+++ Information given +++

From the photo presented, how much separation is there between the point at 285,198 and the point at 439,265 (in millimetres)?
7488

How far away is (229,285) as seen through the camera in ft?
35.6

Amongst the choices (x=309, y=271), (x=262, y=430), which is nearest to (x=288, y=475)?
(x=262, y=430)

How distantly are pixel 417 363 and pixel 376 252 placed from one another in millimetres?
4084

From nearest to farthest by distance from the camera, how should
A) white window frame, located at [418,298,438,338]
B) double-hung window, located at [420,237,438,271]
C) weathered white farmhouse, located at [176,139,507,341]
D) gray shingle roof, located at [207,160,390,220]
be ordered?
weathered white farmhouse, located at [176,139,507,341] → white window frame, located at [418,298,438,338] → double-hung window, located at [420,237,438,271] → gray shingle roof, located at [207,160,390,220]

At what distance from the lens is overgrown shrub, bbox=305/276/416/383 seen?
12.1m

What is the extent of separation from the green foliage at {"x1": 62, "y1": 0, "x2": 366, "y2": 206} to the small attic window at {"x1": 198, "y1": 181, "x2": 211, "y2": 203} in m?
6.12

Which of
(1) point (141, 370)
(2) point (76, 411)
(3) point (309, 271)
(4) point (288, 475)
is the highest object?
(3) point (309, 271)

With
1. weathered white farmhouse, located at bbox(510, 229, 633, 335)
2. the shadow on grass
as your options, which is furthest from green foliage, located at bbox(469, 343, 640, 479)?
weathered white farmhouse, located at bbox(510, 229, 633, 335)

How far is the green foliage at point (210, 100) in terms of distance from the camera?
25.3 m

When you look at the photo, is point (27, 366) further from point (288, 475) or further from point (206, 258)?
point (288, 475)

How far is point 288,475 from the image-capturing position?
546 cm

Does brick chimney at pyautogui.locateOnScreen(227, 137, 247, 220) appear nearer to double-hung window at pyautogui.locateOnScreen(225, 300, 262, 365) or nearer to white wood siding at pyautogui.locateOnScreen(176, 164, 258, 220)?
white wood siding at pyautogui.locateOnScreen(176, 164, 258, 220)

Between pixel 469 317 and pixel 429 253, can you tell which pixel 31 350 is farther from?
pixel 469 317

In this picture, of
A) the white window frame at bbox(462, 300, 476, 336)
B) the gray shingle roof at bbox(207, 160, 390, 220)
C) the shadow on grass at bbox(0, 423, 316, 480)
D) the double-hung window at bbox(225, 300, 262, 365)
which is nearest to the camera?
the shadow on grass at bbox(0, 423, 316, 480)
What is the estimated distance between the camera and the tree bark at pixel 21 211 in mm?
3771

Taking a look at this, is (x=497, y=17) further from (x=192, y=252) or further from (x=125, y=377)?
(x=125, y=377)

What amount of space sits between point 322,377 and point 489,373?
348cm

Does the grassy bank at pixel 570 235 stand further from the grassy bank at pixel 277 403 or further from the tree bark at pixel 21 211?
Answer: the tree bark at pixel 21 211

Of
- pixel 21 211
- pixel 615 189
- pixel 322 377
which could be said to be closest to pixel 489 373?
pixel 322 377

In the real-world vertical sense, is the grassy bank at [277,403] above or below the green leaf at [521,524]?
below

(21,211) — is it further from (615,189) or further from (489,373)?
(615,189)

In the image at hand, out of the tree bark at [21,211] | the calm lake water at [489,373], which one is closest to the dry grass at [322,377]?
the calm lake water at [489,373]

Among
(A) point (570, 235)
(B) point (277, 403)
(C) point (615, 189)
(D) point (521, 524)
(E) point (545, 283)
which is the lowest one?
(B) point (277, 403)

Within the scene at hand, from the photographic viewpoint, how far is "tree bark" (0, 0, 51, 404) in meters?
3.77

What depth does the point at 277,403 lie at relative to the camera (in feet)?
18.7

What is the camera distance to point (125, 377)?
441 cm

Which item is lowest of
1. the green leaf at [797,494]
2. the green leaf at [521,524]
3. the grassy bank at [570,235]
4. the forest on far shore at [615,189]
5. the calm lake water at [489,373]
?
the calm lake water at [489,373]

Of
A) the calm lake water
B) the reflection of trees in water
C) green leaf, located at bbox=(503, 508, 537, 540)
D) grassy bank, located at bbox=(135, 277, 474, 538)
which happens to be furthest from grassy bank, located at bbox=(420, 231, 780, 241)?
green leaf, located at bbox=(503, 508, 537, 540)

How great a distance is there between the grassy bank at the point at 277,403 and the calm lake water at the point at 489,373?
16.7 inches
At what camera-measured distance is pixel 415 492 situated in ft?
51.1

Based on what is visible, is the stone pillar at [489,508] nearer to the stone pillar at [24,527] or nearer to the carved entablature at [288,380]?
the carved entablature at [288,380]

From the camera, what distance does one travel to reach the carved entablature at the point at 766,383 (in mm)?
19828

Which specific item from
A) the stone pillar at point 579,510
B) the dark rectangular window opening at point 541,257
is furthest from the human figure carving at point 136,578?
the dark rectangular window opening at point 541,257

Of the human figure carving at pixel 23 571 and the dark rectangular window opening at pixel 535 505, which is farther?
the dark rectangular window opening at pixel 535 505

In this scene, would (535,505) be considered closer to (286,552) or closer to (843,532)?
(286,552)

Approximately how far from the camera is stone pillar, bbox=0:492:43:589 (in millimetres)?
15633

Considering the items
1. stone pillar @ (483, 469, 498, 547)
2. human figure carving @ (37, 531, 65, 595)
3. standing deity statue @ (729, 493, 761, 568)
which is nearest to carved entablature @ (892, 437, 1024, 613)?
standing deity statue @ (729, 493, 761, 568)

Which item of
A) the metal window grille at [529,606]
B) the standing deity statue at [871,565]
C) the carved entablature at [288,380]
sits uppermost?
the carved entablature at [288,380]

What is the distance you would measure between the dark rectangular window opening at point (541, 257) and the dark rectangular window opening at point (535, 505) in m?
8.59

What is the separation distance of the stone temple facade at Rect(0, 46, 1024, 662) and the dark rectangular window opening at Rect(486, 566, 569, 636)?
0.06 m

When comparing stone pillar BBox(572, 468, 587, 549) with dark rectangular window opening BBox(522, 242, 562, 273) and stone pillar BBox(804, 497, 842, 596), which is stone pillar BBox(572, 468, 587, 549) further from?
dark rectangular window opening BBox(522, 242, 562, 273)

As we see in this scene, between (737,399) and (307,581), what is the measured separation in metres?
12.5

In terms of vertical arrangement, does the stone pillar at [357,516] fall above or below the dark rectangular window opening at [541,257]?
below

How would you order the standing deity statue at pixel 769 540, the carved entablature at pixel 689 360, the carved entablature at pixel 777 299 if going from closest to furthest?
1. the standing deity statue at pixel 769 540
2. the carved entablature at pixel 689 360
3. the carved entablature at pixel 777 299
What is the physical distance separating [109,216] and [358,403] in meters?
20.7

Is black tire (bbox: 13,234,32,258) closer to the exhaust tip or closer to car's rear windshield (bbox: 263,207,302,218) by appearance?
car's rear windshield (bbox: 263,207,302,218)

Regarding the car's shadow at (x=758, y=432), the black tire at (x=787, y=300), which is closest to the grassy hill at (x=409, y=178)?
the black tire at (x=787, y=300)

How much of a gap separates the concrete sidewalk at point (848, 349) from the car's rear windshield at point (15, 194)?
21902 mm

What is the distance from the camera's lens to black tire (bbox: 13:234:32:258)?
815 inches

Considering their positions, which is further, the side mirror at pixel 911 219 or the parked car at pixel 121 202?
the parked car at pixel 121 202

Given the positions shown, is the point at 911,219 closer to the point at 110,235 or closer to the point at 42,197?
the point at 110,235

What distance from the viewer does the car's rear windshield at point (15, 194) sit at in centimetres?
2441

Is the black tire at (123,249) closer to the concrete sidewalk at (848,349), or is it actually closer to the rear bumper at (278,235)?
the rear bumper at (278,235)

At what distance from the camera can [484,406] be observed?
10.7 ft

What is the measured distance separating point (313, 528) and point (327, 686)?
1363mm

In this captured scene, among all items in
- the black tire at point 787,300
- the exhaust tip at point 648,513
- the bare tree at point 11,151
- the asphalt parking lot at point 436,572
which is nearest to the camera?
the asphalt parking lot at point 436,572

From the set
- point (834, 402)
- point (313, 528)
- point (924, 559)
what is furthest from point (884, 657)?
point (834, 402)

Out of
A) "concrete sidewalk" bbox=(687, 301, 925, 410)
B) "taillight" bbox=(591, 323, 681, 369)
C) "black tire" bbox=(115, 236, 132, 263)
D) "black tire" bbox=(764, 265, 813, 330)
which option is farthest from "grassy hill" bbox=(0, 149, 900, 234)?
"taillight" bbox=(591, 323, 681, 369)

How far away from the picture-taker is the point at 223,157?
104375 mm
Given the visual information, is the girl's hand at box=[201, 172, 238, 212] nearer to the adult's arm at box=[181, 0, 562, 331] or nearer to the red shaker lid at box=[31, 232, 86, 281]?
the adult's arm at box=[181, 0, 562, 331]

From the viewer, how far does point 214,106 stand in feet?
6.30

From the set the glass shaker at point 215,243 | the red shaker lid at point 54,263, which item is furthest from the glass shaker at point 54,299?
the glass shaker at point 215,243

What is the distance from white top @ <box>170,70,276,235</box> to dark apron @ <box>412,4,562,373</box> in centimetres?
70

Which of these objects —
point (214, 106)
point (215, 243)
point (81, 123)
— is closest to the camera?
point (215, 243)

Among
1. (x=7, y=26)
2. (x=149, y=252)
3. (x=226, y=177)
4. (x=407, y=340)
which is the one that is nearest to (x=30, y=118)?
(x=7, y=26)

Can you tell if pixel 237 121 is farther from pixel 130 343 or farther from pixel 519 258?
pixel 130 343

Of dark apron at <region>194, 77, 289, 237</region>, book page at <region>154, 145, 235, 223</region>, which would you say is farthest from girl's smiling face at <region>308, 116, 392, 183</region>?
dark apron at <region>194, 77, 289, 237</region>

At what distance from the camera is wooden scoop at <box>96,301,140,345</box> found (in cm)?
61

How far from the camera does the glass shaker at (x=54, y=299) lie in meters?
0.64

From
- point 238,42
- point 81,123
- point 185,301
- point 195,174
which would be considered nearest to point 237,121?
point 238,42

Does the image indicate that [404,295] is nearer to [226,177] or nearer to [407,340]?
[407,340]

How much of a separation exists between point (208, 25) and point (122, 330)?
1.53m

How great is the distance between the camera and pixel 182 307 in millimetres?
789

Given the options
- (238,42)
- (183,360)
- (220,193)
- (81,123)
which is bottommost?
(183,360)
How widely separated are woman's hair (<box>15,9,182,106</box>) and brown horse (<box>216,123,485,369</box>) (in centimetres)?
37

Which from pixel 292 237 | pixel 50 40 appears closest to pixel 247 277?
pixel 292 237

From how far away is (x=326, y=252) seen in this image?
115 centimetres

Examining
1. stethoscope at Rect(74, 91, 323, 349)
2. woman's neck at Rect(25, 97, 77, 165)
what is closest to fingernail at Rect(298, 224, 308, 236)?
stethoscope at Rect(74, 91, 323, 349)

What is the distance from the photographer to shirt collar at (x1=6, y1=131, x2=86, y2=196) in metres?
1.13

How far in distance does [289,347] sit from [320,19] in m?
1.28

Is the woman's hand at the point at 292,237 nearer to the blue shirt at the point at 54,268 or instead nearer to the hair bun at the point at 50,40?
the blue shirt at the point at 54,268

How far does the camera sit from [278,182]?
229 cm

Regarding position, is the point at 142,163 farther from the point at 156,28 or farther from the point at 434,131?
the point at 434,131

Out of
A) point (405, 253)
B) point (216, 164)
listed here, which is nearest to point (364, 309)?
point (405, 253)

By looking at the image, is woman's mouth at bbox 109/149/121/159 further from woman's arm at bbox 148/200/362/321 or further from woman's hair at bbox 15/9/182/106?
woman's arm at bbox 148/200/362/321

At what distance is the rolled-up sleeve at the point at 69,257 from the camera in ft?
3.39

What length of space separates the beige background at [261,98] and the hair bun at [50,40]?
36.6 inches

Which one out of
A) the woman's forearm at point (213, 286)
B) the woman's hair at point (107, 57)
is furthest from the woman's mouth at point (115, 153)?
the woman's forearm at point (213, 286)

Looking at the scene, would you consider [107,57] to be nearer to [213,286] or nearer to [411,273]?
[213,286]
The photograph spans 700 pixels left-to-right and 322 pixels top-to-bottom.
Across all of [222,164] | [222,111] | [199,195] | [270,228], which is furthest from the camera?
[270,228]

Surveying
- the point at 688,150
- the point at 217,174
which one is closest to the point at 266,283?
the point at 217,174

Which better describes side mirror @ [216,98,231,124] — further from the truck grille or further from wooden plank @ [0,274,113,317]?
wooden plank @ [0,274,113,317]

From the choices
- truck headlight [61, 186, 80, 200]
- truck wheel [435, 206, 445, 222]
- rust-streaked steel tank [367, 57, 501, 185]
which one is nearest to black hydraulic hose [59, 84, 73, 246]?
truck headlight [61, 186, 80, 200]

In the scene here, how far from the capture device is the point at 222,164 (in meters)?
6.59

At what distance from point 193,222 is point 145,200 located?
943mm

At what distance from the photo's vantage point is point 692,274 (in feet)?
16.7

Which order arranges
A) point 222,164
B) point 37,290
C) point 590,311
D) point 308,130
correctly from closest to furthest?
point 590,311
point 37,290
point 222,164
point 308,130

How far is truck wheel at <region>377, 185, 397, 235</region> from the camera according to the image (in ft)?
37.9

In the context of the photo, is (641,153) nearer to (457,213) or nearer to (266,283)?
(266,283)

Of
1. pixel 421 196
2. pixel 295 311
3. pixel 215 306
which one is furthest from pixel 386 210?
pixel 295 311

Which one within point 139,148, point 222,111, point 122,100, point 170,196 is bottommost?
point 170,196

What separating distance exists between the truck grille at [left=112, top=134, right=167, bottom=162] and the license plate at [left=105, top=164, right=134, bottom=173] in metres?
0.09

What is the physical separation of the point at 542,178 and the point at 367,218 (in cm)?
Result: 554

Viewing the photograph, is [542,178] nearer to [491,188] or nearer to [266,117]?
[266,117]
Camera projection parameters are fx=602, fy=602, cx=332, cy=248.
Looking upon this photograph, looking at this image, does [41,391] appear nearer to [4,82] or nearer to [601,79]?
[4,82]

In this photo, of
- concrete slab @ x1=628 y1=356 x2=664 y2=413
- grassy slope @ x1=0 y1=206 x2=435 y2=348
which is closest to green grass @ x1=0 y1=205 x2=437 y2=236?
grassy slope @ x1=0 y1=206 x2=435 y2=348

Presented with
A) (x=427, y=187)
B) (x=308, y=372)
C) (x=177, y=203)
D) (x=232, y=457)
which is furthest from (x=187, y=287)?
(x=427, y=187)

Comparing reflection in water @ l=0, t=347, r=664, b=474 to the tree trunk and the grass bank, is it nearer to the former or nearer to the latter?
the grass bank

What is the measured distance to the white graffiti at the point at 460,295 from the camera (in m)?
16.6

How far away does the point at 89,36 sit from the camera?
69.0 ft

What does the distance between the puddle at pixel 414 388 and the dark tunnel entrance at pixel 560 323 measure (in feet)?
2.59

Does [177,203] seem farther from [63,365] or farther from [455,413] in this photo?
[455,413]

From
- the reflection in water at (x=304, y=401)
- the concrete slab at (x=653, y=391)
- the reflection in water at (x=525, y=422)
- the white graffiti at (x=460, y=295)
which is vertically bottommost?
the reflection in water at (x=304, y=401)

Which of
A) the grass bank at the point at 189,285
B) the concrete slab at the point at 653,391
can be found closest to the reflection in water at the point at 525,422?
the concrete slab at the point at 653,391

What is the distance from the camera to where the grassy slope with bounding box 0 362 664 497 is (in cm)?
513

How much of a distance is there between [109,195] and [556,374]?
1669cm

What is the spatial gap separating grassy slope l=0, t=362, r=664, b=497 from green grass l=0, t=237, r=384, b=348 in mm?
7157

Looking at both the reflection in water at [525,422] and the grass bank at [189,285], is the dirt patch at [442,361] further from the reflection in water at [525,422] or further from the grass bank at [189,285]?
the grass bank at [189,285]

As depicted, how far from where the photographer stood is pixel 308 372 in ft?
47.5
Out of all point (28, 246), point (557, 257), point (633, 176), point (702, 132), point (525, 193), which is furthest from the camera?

+++

* [Directive]
Output everything from the line containing "What does the" down to the end of the data as a JSON list of strings, one string per line, omitting blank lines.

* [Solution]
[
  "What does the distance between the puddle at pixel 414 388 and the dark tunnel entrance at pixel 560 323 measure (in feet)?",
  "2.59",
  "Does [177,203] seem farther from [63,365] or farther from [455,413] in this photo?",
  "[455,413]",
  "From",
  "- the reflection in water at (x=304, y=401)",
  "- the concrete slab at (x=653, y=391)",
  "- the reflection in water at (x=525, y=422)",
  "- the white graffiti at (x=460, y=295)",
  "which is vertically bottommost?",
  "the reflection in water at (x=304, y=401)",
  "Which of",
  "A) the grass bank at the point at 189,285",
  "B) the concrete slab at the point at 653,391",
  "can be found closest to the reflection in water at the point at 525,422?",
  "the concrete slab at the point at 653,391",
  "What is the distance from the camera to where the grassy slope with bounding box 0 362 664 497 is (in cm)?",
  "513",
  "How much of a distance is there between [109,195] and [556,374]?",
  "1669cm",
  "What is the spatial gap separating grassy slope l=0, t=362, r=664, b=497 from green grass l=0, t=237, r=384, b=348 in mm?",
  "7157",
  "Looking at both the reflection in water at [525,422] and the grass bank at [189,285], is the dirt patch at [442,361] further from the reflection in water at [525,422] or further from the grass bank at [189,285]?",
  "the grass bank at [189,285]",
  "As depicted, how far from where the photographer stood is pixel 308 372 in ft?",
  "47.5",
  "Out of all point (28, 246), point (557, 257), point (633, 176), point (702, 132), point (525, 193), which is furthest from the camera?"
]